> TEXT EXCERPT

____

Lookin good carlos. hope you update with pics! 

David


----------



## Phil Edwards (Jan 22, 2004)

That's awesome Carlos! Keep that collection alive, it's one of the few of its kind here in the states.  Where did you get those containers and mesh pots?


----------



## tsunami (Jan 24, 2004)

No circulation.

I continue to battle fungus and insects, even with regular spraying of organicide! 

The terracotta pots are about 60 cents at Michaels.  

I got the mesh pots from an online Hydroponics store while I was buying labels, the organicide, and coconut fiber.

Some plants have shown more progress than others. I do notice strong root growth out of the stem plants when I lift the pots. I think everything is just getting established. A lot of the Crypts and stem plants were on the verge of death when I made this modification -- it was already too late for my C. moehlmannii though -- its dead.

Fortunately, my tiny C. griffithii has produced a brand new, healthy leaf! So I am still hopeful.

Carlos


----------



## david lim (Mar 30, 2004)

what are mesh pots?


----------



## EDGE (Feb 28, 2004)

Your setup is so clean.
Can't wait to see the results in a couple months. 

You can get mesh pots at hydroponic shop. the black tray can also be bought at hydroponic shop. I think the larger ones are call flood table.

____

Rows of spatial question data

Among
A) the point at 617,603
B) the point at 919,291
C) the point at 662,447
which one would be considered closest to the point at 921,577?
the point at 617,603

____

> CHALLENGES
- 1) Decide whether each statement agrees with the forum thread about the plant setup. Answer yes or no, and quote the words from the thread that settle it.
(a) The terracotta pots cost about 60 cents at Michaels.
(b) The C. moehlmannii recovered after the modification.
(c) The mesh pots came from an online hydroponics store.
- 2) Using the forum thread about the plant setup, answer these questions:
(a) What has the tiny C. griffithii produced?
(b) What does EDGE think the larger black trays are called?
(c) Besides the mesh pots, what three things were bought from the online store?
- 3) Write the next post in the forum thread about the plant setup, following on from its last post.

> ANSWERS PER TASK
- 1)
(a) Yes: "The terracotta pots are about 60 cents at Michaels."
(b) No: "it was already too late for my C. moehlmannii though -- its dead."
(c) Yes: "I got the mesh pots from an online Hydroponics store"

- 2)
(a) A brand new, healthy leaf.
(b) Flood table.
(c) Labels, the organicide, and coconut fiber.

- 3)
Mesh pots are plastic pots with opening on the side and bottom. i.e the pots Tropica plants come in.


----------



## fish7days (Jul 30, 2005)

Carlos,

Can I send you a small leaved ground cover to experiment with? I think if you can grow it emersed, it may be able to go to submersed from there. I submersed it right away, and 50% died but the other 50% is growing. It needs more light than I have in the tank, and I'm right at 2wpg. It's growing lanky in my tank. PM me with your address and I'll mail it over from Plantation. Oh, and if you can ID it, that would be nice too...

Thx


----------



## oceanaqua (Oct 24, 2005)

Looks very nice, I am going set up one . All I got growing emerse now is Pellia.


----------



## MiamiAG (Jan 13, 2004)

Carlos,

Very nice setup.

What made you decide to use coconut fiber?


----------



## Xema (Mar 24, 2004)

I am so glad knowing my experience can help to some one.

i got my best result for stem emersed plants mixing 50/50 coconut fiber and gravel (2-3 mm).

Greets from Spain


----------



## ts168 (Apr 13, 2004)

Very nice setup and information here. Cheers Carlos and Xema


----------



## DaFishMan (Dec 4, 2005)

I've been reading and enjoying the crypts and emmersed setup thing since I arrived here... (all I do in here is scan crypt and moss posts lol) 

You did a great job and have an awesome plant selection there.. 
I think your new setup saved your crypts ? 

I want to try an experimental dome or paludarium this year.
How many watts of light should be above a small dome or tank ?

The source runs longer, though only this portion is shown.